NEW YORK: Striking the right balance of creative originality and strategy requires agencies to consider a variety of structural factors, according to a study published in the Journal of Advertising Research (JAR).

Huw O’Connor and Mark Kilgour (Hamilton, New Zealand), Scott Koslow (Macquarie University Sydney, Australia) and Sheila Sasser (Eastern Michigan University) argued there has been “a surprising dearth of research that investigates the effects of structural elements on creative outputs in an advertising agency context.”

In response, their paper – entitled Drivers of Creativity within Advertising Agencies: How Structural Configuration Can Affect and Improve Creative Development – involved a survey of executives at 31 agencies in Australia and New Zealand, and yielded a dataset covering 554 campaigns.

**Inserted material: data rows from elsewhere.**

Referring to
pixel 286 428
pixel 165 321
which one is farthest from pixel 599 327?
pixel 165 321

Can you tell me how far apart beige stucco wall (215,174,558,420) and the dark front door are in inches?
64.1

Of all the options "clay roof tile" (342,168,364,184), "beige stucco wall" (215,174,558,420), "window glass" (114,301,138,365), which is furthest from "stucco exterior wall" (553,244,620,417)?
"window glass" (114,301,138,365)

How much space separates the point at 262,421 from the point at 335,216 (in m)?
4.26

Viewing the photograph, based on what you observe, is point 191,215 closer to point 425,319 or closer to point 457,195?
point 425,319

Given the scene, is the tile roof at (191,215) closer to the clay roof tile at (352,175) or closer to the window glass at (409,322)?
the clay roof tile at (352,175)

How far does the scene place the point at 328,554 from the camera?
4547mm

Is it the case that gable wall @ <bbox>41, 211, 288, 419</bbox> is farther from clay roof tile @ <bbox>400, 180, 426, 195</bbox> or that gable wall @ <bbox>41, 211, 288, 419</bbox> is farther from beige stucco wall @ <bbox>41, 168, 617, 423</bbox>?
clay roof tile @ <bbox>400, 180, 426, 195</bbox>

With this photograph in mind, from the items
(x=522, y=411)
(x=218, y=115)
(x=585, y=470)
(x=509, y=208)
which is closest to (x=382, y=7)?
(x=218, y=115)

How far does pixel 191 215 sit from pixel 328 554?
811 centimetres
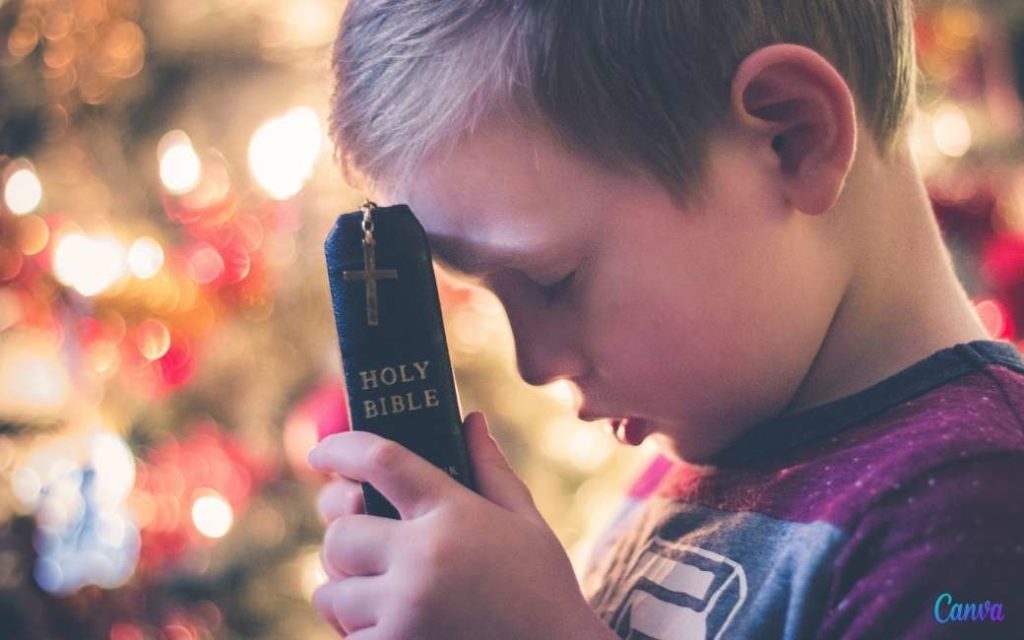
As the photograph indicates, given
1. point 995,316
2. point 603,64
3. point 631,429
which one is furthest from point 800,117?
point 995,316

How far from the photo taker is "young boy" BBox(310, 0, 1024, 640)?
413 mm

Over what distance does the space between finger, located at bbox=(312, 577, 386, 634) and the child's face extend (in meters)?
0.14

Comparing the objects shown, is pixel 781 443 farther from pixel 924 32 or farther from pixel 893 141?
pixel 924 32

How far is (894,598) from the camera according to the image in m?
0.38

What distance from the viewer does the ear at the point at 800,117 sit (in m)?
0.44

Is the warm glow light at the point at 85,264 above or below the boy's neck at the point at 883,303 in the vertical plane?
above

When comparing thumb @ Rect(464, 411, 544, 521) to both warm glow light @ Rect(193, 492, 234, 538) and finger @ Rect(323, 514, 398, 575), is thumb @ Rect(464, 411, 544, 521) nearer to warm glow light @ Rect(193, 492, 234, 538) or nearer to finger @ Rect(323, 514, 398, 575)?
finger @ Rect(323, 514, 398, 575)

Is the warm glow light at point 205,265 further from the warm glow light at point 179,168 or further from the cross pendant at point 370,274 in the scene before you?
the cross pendant at point 370,274

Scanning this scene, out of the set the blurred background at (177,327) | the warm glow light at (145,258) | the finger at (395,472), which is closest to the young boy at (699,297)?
the finger at (395,472)

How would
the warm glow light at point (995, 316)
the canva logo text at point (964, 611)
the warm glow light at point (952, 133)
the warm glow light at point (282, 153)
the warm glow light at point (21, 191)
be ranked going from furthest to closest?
the warm glow light at point (952, 133) → the warm glow light at point (995, 316) → the warm glow light at point (282, 153) → the warm glow light at point (21, 191) → the canva logo text at point (964, 611)

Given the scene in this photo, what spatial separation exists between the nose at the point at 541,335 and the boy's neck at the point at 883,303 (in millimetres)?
126

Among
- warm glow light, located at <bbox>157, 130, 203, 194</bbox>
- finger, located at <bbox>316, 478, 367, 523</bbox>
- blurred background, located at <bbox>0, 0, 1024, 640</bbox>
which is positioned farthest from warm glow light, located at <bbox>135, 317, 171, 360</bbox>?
finger, located at <bbox>316, 478, 367, 523</bbox>

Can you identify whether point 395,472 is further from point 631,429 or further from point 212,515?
point 212,515

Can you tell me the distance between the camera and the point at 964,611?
14.4 inches
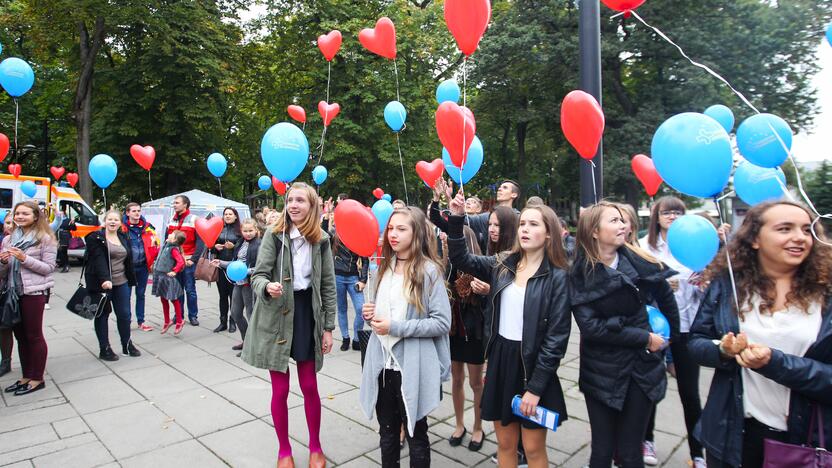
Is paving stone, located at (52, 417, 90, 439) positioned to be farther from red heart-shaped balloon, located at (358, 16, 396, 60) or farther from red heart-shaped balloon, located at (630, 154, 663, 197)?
red heart-shaped balloon, located at (630, 154, 663, 197)

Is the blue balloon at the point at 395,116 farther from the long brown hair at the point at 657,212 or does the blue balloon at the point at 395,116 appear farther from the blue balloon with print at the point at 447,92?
the long brown hair at the point at 657,212

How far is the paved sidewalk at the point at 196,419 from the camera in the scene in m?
3.31

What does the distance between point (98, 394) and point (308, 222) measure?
10.7 ft

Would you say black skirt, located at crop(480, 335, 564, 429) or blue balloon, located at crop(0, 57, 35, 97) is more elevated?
blue balloon, located at crop(0, 57, 35, 97)

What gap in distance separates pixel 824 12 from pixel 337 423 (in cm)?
1929

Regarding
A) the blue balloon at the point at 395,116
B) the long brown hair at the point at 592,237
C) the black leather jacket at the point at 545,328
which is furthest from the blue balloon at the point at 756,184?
the blue balloon at the point at 395,116

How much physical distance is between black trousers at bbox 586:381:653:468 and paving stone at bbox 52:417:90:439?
3.96m

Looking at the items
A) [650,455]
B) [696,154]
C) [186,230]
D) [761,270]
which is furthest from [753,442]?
[186,230]

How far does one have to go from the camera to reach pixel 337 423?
3857 mm

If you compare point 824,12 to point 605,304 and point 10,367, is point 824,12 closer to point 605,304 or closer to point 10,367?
point 605,304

And the authors identified an important “dependent variable”: namely, the “flavor” of creativity as it “relates to the relative levels of originality (i.e., having a measure of novelty) and appropriateness (i.e., being on brand strategy) of an advertisement.

“There is often a trade-off,” they allowed, “between originality and strategy, in that some ideas may be more original and less appropriate, or less original and more appropriate, and still be considered equally creative.”

Agency structures, the study further asserted, can be reconfigured to facilitate a flavor of creativity suitable for objectives and market conditions. It appears, for example “that increases in creative personnel drove increases in originality”.

Boosting account-team size, it was also found, “improves campaign originality but not strategy. When service levels are increased, strategy development is exposed to social judgment processes at a cost to the advertising outcome.”

Elaborating on these themes, the paper argued that “agencies may better serve their clients through the use of fewer specialists and instead increase creative staffing when brand differentiation is required”.

Additionally, the authors reported, “agencies need to manage proactively rigidities that emerge as the client–agency relationship endures or when clients are sizable”.

While perceptions often diverged in line with different agency systems, the study ultimately argued that “in the majority of cases, the most preferred creative ideas were viewed as having made it through evaluation processes.

“This indicates strength in the overall agency model in integrating the requirements of the client with those of the agency. In this respect, the structures largely appear to be working.”